# start of Working data
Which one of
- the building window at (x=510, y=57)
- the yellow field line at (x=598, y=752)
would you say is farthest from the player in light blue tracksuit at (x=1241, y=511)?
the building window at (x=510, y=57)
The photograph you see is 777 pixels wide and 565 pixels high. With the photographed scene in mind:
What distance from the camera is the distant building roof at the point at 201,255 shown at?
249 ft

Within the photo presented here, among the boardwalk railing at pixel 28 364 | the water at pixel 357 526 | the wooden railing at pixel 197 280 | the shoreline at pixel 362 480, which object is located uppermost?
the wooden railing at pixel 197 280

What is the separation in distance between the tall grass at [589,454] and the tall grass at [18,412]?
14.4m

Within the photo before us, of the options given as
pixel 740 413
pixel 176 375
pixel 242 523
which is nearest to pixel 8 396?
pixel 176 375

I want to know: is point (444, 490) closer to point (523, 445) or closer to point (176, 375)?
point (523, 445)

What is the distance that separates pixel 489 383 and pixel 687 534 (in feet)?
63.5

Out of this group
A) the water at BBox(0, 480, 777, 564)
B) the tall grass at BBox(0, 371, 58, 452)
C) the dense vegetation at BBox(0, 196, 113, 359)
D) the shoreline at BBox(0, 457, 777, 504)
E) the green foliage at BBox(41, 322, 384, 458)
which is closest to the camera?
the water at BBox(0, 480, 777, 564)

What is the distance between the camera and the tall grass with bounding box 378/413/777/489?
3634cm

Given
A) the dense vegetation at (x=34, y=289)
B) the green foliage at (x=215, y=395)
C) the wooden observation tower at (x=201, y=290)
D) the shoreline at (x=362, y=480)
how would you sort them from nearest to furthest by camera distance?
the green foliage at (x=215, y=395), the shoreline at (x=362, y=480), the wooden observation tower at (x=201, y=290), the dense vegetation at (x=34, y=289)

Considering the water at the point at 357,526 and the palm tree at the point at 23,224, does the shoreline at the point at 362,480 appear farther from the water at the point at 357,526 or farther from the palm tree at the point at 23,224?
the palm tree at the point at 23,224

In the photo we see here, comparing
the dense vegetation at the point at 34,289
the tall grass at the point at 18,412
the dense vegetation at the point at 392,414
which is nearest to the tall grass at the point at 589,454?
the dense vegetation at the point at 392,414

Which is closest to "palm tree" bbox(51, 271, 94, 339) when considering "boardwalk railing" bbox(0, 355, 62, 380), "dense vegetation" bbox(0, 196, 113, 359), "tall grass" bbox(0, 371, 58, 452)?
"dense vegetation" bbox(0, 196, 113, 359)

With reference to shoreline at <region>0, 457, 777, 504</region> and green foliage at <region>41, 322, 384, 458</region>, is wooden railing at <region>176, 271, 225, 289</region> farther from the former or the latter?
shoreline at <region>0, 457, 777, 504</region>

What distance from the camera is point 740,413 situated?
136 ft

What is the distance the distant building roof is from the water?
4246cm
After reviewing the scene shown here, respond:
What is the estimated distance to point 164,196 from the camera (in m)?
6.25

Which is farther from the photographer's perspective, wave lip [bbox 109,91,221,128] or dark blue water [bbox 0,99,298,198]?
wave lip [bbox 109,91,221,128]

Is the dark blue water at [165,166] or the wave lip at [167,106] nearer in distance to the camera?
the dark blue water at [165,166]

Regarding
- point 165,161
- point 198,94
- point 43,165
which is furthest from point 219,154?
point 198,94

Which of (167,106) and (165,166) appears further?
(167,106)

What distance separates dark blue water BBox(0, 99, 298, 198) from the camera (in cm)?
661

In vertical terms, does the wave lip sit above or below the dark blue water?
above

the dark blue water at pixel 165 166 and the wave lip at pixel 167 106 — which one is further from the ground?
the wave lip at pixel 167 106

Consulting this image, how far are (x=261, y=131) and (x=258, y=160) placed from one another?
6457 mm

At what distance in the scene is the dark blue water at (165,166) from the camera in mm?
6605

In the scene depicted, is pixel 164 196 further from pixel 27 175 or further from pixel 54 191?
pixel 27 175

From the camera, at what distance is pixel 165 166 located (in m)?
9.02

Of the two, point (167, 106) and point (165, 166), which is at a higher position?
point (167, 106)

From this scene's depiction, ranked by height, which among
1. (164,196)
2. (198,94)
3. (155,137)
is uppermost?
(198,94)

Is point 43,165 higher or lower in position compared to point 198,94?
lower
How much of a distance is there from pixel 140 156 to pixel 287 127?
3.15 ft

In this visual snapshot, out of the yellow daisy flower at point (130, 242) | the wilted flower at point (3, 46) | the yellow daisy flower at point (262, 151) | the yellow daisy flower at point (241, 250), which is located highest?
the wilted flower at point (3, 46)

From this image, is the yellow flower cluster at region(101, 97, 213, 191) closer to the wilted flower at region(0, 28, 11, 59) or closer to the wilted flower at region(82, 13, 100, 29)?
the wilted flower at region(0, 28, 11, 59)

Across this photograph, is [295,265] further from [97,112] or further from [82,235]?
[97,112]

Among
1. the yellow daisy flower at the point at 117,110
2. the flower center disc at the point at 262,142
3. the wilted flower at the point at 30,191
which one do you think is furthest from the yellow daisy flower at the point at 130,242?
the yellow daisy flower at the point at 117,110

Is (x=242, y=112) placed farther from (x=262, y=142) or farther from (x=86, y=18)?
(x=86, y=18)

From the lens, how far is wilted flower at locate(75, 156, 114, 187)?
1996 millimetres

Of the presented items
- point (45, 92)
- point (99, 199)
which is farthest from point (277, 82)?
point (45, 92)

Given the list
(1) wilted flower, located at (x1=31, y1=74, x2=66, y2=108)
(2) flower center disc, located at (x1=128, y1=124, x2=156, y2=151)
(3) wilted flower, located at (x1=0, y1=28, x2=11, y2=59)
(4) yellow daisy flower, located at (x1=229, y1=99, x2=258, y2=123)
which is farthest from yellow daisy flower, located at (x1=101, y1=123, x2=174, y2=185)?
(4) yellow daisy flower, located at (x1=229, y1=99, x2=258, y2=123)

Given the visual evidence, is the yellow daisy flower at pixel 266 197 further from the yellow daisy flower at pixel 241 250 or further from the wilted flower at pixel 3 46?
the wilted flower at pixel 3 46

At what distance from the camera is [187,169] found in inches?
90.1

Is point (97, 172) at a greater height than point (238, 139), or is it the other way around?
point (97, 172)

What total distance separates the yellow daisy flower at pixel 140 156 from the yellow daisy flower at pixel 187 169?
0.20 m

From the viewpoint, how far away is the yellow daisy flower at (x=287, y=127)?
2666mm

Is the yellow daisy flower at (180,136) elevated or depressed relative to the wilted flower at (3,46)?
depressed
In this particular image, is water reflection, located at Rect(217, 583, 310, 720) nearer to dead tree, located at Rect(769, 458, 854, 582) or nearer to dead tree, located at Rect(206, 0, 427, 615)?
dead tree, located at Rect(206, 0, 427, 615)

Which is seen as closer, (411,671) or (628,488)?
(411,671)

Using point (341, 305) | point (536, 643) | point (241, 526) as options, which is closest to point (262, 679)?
# end of Working data
Rewrite all of the material above, putting "long grass" wherever "tall grass" appears and leaving everything else untouched.

[Exercise result]
Which one of
- the building window at (x=510, y=57)
- the yellow field line at (x=598, y=752)
would you say is farthest from the player in light blue tracksuit at (x=1241, y=511)?
the building window at (x=510, y=57)
The photograph you see is 777 pixels wide and 565 pixels high. With the photographed scene in mind:
What distance from the camera is the distant building roof at the point at 201,255 shown at?
249 ft

Within the photo presented here, among the boardwalk railing at pixel 28 364 | the water at pixel 357 526 | the wooden railing at pixel 197 280 | the shoreline at pixel 362 480, which object is located uppermost?
the wooden railing at pixel 197 280

What is the separation in distance between the long grass at [589,454] and the long grass at [18,412]?
14.4m

Within the photo before us, of the options given as
pixel 740 413
pixel 176 375
pixel 242 523
which is nearest to pixel 8 396?
pixel 176 375

I want to know: is point (444, 490) closer to point (523, 445) or closer to point (176, 375)?
point (523, 445)

What is the distance that separates pixel 489 383 and pixel 687 534 (in feet)?
63.5

Out of this group
A) the water at BBox(0, 480, 777, 564)
B) the long grass at BBox(0, 371, 58, 452)
C) the dense vegetation at BBox(0, 196, 113, 359)
D) the shoreline at BBox(0, 457, 777, 504)
E) the green foliage at BBox(41, 322, 384, 458)
which is closest to the camera?
the water at BBox(0, 480, 777, 564)

What is the distance between the camera and the long grass with bounding box 378/413/777/489?
3634cm

Given
A) the dense vegetation at (x=34, y=289)
B) the green foliage at (x=215, y=395)
C) the wooden observation tower at (x=201, y=290)
D) the shoreline at (x=362, y=480)
how would you sort them from nearest to furthest by camera distance?
the green foliage at (x=215, y=395), the shoreline at (x=362, y=480), the wooden observation tower at (x=201, y=290), the dense vegetation at (x=34, y=289)

Considering the water at the point at 357,526 and the palm tree at the point at 23,224, does the shoreline at the point at 362,480 appear farther from the water at the point at 357,526 or farther from the palm tree at the point at 23,224?
the palm tree at the point at 23,224

In the photo we see here, comparing
the dense vegetation at the point at 34,289
the long grass at the point at 18,412
the dense vegetation at the point at 392,414
which is nearest to the long grass at the point at 589,454?
the dense vegetation at the point at 392,414

Which is closest to "palm tree" bbox(51, 271, 94, 339) when considering "boardwalk railing" bbox(0, 355, 62, 380), "dense vegetation" bbox(0, 196, 113, 359), "long grass" bbox(0, 371, 58, 452)?
"dense vegetation" bbox(0, 196, 113, 359)

With reference to shoreline at <region>0, 457, 777, 504</region> and green foliage at <region>41, 322, 384, 458</region>, is wooden railing at <region>176, 271, 225, 289</region> farther from the former or the latter?
shoreline at <region>0, 457, 777, 504</region>

What distance from the camera is point 740,413 situated?
136 ft

What is the distance the distant building roof is from the water?
4246cm
After reviewing the scene shown here, respond:
What is the estimated distance to point 164,196 from the camera (in m)?
6.25

Which is farther from the photographer's perspective, wave lip [bbox 109,91,221,128] or dark blue water [bbox 0,99,298,198]?
wave lip [bbox 109,91,221,128]

Is the dark blue water at [165,166] or the wave lip at [167,106] nearer in distance to the camera?
the dark blue water at [165,166]

Regarding
- point 165,161
- point 198,94
- point 43,165
which is furthest from point 219,154?
point 198,94

Which of (167,106) and (165,166) appears further?
(167,106)

What distance separates dark blue water BBox(0, 99, 298, 198) from the camera (in cm)?
661

In vertical terms, does the wave lip sit above or below the dark blue water?
above

the dark blue water at pixel 165 166 and the wave lip at pixel 167 106 — which one is further from the ground?
the wave lip at pixel 167 106

Consulting this image, how far are (x=261, y=131) and (x=258, y=160) placed from one another?
6457 mm

At what distance in the scene is the dark blue water at (165,166) from the camera in mm?
6605

In the scene depicted, is pixel 164 196 further from pixel 27 175 or further from pixel 54 191?
pixel 27 175

From the camera, at what distance is pixel 165 166 located (in m)?
9.02

Of the two, point (167, 106) and point (165, 166), which is at a higher position?
point (167, 106)

From this scene's depiction, ranked by height, which among
1. (164,196)
2. (198,94)
3. (155,137)
is uppermost?
(198,94)

Is point 43,165 higher or lower in position compared to point 198,94?
lower
How much of a distance is there from pixel 140 156 to pixel 287 127?
3.15 ft

In this visual snapshot, out of the yellow daisy flower at point (130, 242) | the wilted flower at point (3, 46) | the yellow daisy flower at point (262, 151) | the yellow daisy flower at point (241, 250), which is located highest?
the wilted flower at point (3, 46)

From this image, is the yellow flower cluster at region(101, 97, 213, 191) closer to the wilted flower at region(0, 28, 11, 59) or closer to the wilted flower at region(82, 13, 100, 29)?
the wilted flower at region(0, 28, 11, 59)

Across this photograph, is [295,265] further from [97,112] or further from [82,235]?
[97,112]

Among
1. the yellow daisy flower at the point at 117,110
2. the flower center disc at the point at 262,142
3. the wilted flower at the point at 30,191
which one do you think is furthest from the yellow daisy flower at the point at 130,242?
the yellow daisy flower at the point at 117,110

Is (x=242, y=112) placed farther from (x=262, y=142) or farther from (x=86, y=18)?
(x=86, y=18)

From the lens, how far is wilted flower at locate(75, 156, 114, 187)?
1996 millimetres

Of the presented items
- point (45, 92)
- point (99, 199)
which is farthest from point (277, 82)?
point (45, 92)

Given the list
(1) wilted flower, located at (x1=31, y1=74, x2=66, y2=108)
(2) flower center disc, located at (x1=128, y1=124, x2=156, y2=151)
(3) wilted flower, located at (x1=0, y1=28, x2=11, y2=59)
(4) yellow daisy flower, located at (x1=229, y1=99, x2=258, y2=123)
which is farthest from yellow daisy flower, located at (x1=101, y1=123, x2=174, y2=185)?
(4) yellow daisy flower, located at (x1=229, y1=99, x2=258, y2=123)

Given the visual evidence, is the yellow daisy flower at pixel 266 197 further from the yellow daisy flower at pixel 241 250 or further from the wilted flower at pixel 3 46?
the wilted flower at pixel 3 46

At what distance from the camera is [187,169] found in inches?
90.1

Is point (97, 172) at a greater height than point (238, 139), or is it the other way around?
point (97, 172)

What total distance separates the yellow daisy flower at pixel 140 156 from the yellow daisy flower at pixel 187 169?
0.20 m

From the viewpoint, how far away is the yellow daisy flower at (x=287, y=127)?
2666mm

Is the yellow daisy flower at (180,136) elevated or depressed relative to the wilted flower at (3,46)?
depressed
In this particular image, is water reflection, located at Rect(217, 583, 310, 720) nearer to dead tree, located at Rect(769, 458, 854, 582) or nearer to dead tree, located at Rect(206, 0, 427, 615)?
dead tree, located at Rect(206, 0, 427, 615)

Which is seen as closer, (411,671) or (628,488)?
(411,671)

Using point (341, 305) | point (536, 643) | point (241, 526) as options, which is closest to point (262, 679)?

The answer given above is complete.